Someone go help this lady make a down payment for a house. I’m sure she could be talked down in price. 

You could also send it to me if you really wanted, haha. 









Kijiji - Buy, Sell & Save with Canada's #1 Local Classifieds


Visit Kijiji Classifieds to buy, sell, or trade almost anything! New and used items, cars, real estate, jobs, services, vacation rentals and more virtually anywhere.




www.kijiji.ca


----------



## TubeStack (Jul 16, 2009)

Maybe it's because she's not a player, but it seems a bit suspect? Doesn't look like a lefty guitar and the 2nd and 3rd pics are stock Tangerine LP Studio pics.


----------



## Oho (Jan 12, 2021)

TubeStack said:


> Maybe it's because she's not a player, but it seems a bit suspect? Doesn't look like a lefty guitar and the 2nd and 3rd pics are stock Tangerine LP Studio pics.


Yeah, I figured that she googled orange Les Paul and came up with those studio pictures. I think this person just doesn’t know anything about guitars and has a really nice one laying around.

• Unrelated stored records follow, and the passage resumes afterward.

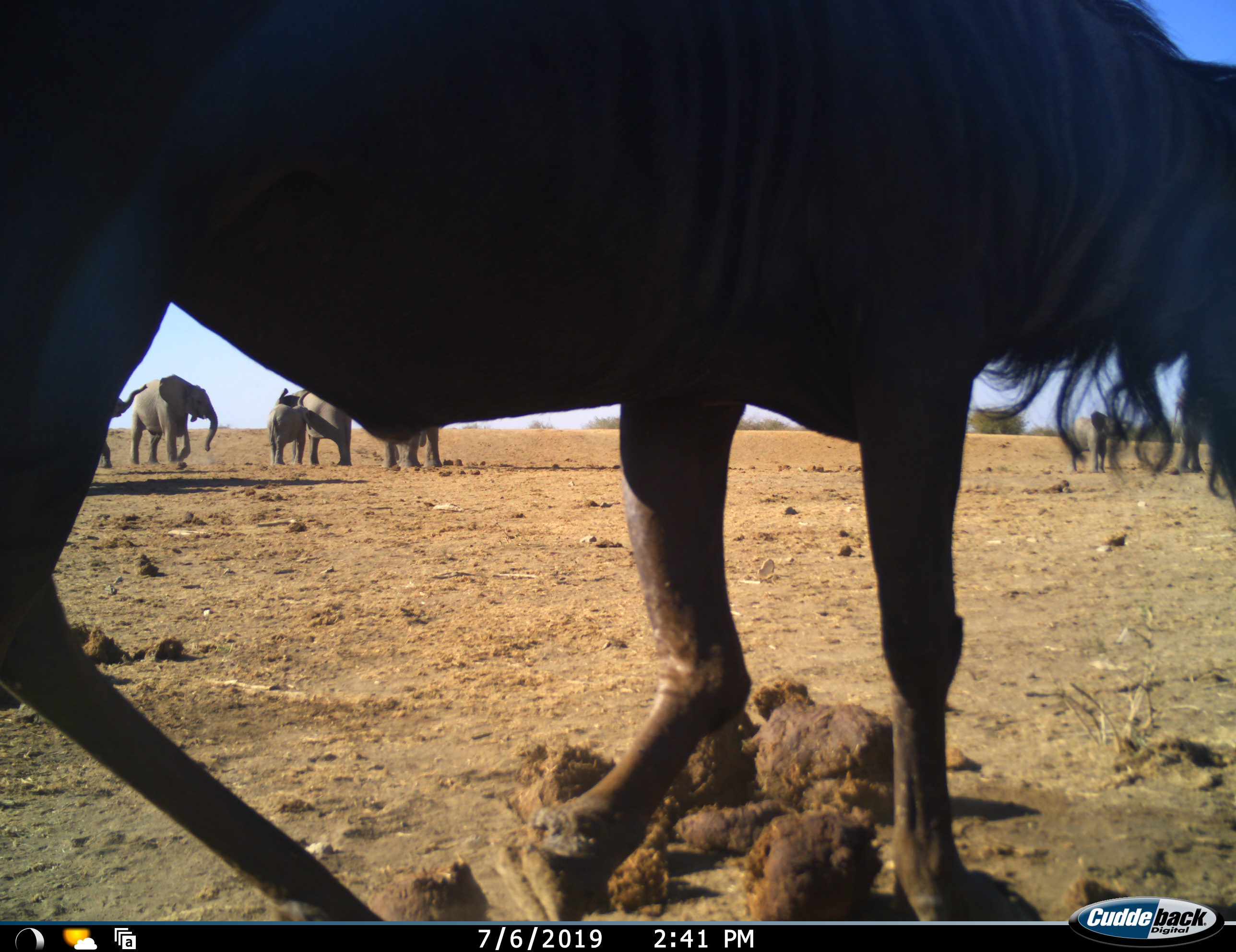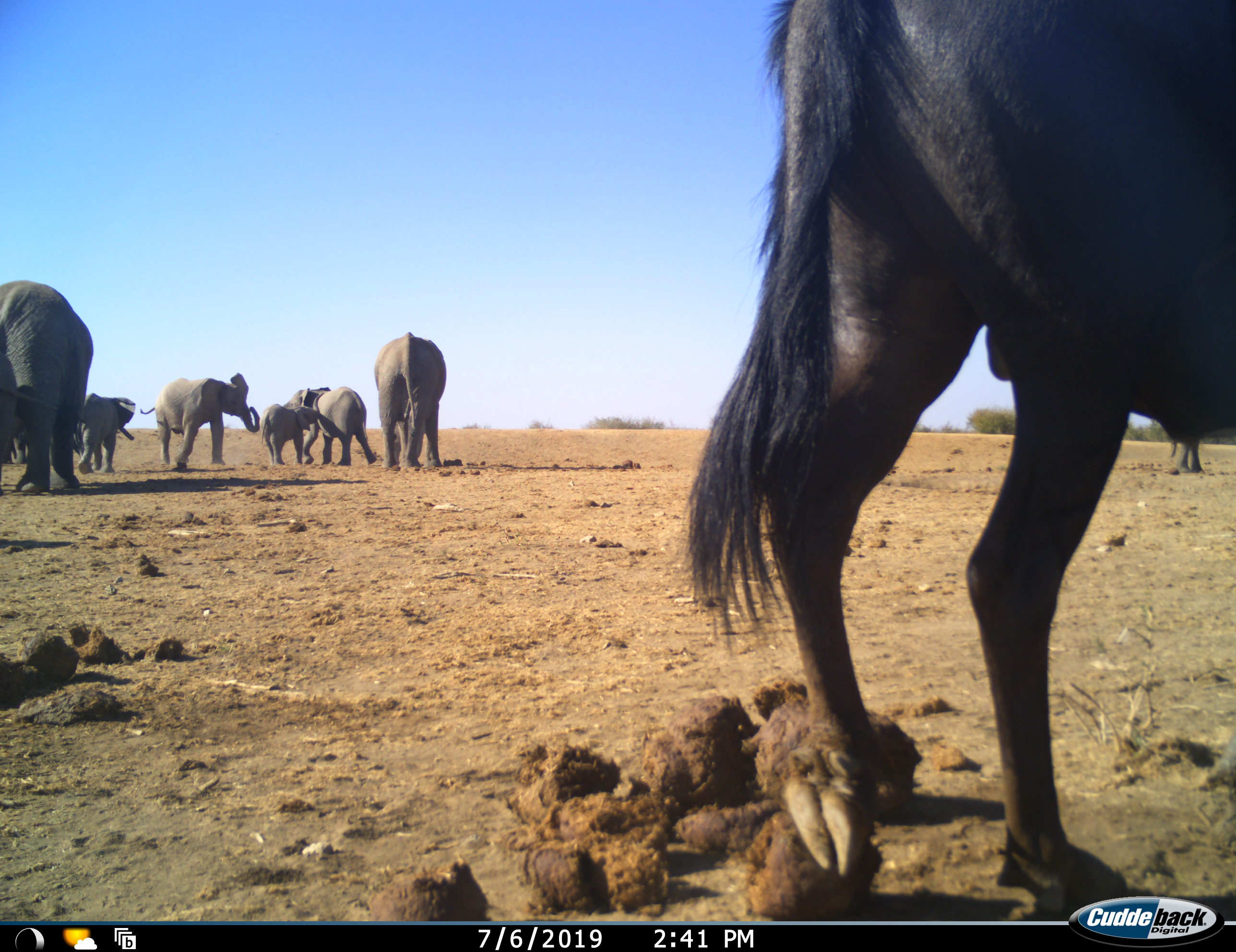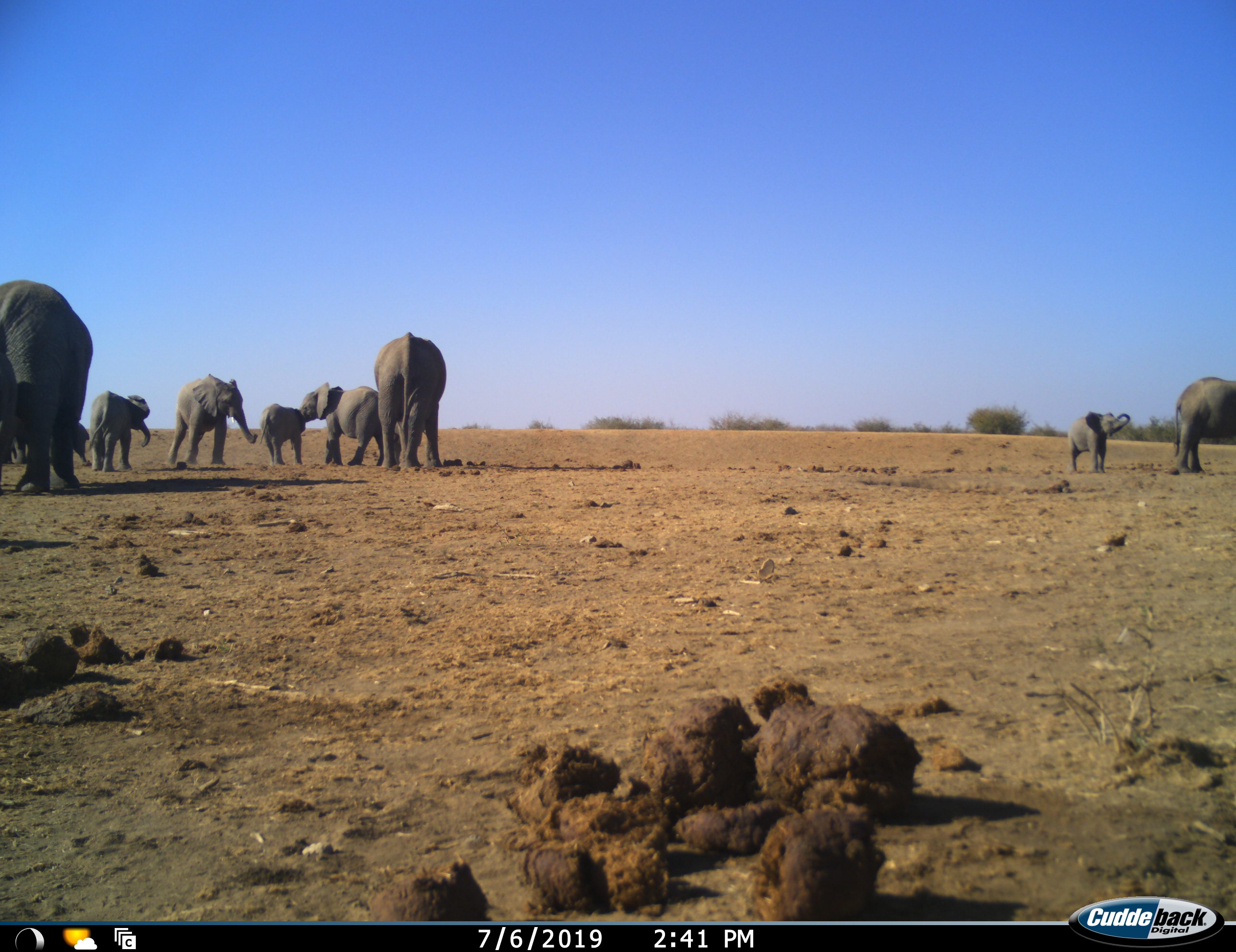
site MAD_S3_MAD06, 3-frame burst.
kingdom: Animalia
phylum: Chordata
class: Mammalia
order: Proboscidea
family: Elephantidae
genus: Loxodonta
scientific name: Loxodonta africana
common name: african bush elephant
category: elephant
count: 9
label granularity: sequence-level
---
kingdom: Animalia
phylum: Chordata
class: Mammalia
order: Artiodactyla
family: Bovidae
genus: Connochaetes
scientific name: Connochaetes taurinus taurinus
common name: blue wildebeest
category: wildebeestblue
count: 1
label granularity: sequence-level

But, it could just as easily be a scam.


----------



## Jalexander (Dec 31, 2020)

I messaged yesterday with no response. I think this is a Standard with quilted maple top. Nice guitar but not a $4000 guitar.


----------



## TubeStack (Jul 16, 2009)

Ad’s gone now.


----------



## SingleCoil (May 13, 2021)

Scam, stay away.....probably the guy will repost it again, says he needs down payments first, wants an emt before you go see the guitar and he will give you a fake address.


----------



## Oho (Jan 12, 2021)

Dang, that’s too bad. I thought by down payment, they were referring to raising money for a down payment on a house.


----------